ORIGINAL ARTICLE

Purple sweet potato extract and vitamin C increase the proliferation of endothelial progenitor cells from stable coronary artery disease patients

Luh Oliva Saraswati Suastika , Yudi Her Oktaviono, Djoko Soemantri, Ferry Sandra

Luh Oliva Saraswati Suastika
Department of Cardiology and Vascular Medicine, Faculty of Medicine, Universitas Udayana/Universitas Udayana Hospital, Denpasar, Indonesia. Email: [email protected]

Yudi Her Oktaviono
Department of Cardiology and Vascular Medicine, Faculty of Medicine, Universitas Airlangga, Dr. Soetomo General Hospital, Surabaya, Indonesia

Djoko Soemantri
Department of Cardiology and Vascular Medicine, Faculty of Medicine, Universitas Airlangga, Dr. Soetomo General Hospital, Surabaya, Indonesia

Ferry Sandra
Department of Biochemistry and Molecular Biology, Faculty of Dentistry, Universitas Trisakti, Jakarta, Indonesia
Online First: April 30, 2021 | Cite this Article
Suastika, L., Oktaviono, Y., Soemantri, D., Sandra, F. 2021. Purple sweet potato extract and vitamin C increase the proliferation of endothelial progenitor cells from stable coronary artery disease patients. Bali Medical Journal 10(1): 243-248. DOI:10.15562/bmj.v10i1.2261


Introduction: Endothelial progenitor cell (EPC) numbers are reduced in stable coronary artery disease (CAD), partly due to oxidative stress. This study aimed to evaluate the effect of different antioxidants, purple sweet potato (PSP) extract and vitamin C, on EPC proliferation in stable CAD patients.

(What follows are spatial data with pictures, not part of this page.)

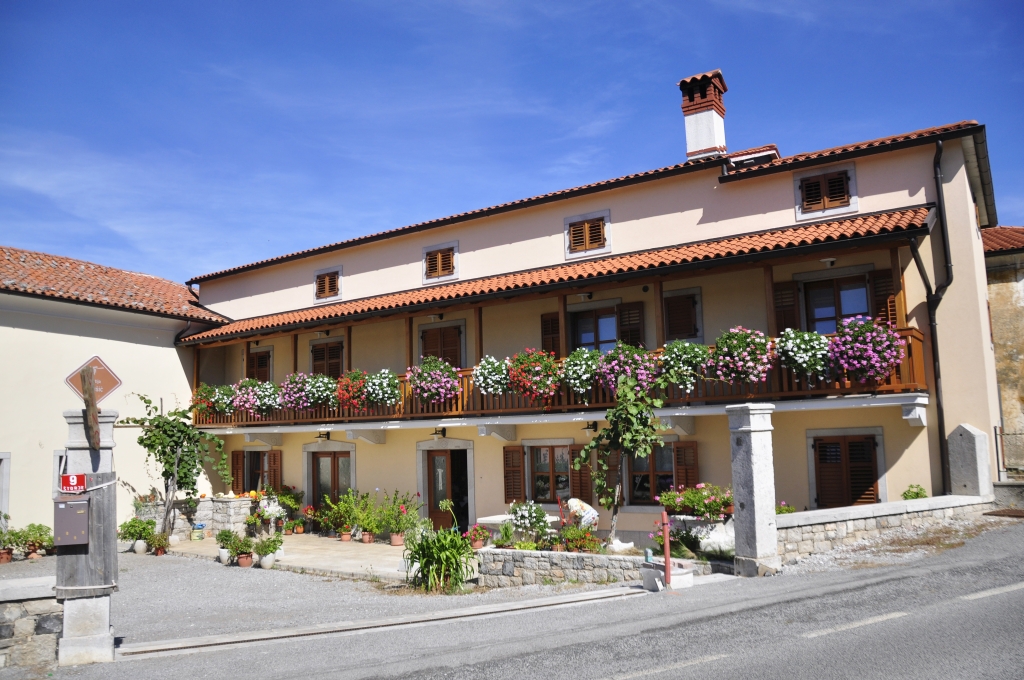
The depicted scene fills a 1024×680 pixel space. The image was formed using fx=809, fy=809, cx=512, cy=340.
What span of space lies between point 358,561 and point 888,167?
12239 millimetres

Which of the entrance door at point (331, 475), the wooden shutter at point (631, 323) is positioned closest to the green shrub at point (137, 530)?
the entrance door at point (331, 475)

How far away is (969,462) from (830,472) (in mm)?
2101

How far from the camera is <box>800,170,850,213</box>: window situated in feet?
49.1

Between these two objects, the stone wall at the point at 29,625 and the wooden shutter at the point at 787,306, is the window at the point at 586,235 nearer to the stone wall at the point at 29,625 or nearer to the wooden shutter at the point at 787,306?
the wooden shutter at the point at 787,306

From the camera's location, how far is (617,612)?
9062 millimetres

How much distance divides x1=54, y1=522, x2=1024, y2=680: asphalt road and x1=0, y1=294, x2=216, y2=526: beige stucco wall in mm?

Methods: Peripheral blood mononuclear cells were isolated and cultivated on fibronectin-coated plates with the colony-forming unit (CFU)-Hill medium for three days. Non-adherent cells were divided into control, PSP extract (1, 5, 25 μg/ml), and vitamin C (10, 50, 250 μg/ml) groups; then cultured for two days. EPC proliferation was assessed with MTT Cell Proliferation Assay Kit. EPCs were identified by detecting the expression of CD34. Resulted CFU-Hill colonies were counted under an inverted light microscope.

Results: EPC proliferation was increased in low, moderate, and high doses of PSP extract and vitamin C compared to control (all groups vs. control, p<0.001). The high dose of PSP extract increased EPC proliferation non significantly compared to the moderate dose (p=0.289). Vitamin C increased EPC proliferation better than PSP extract in moderate and high dose groups (p=0.042 and p<0.01, respectively). Meanwhile, the low dose of both treatments increased the EPC proliferation equally (p=0.353). CFU numbers, representing EPC differentiation capability, were highest in the groups given PSP extract compared to control and vitamin C groups.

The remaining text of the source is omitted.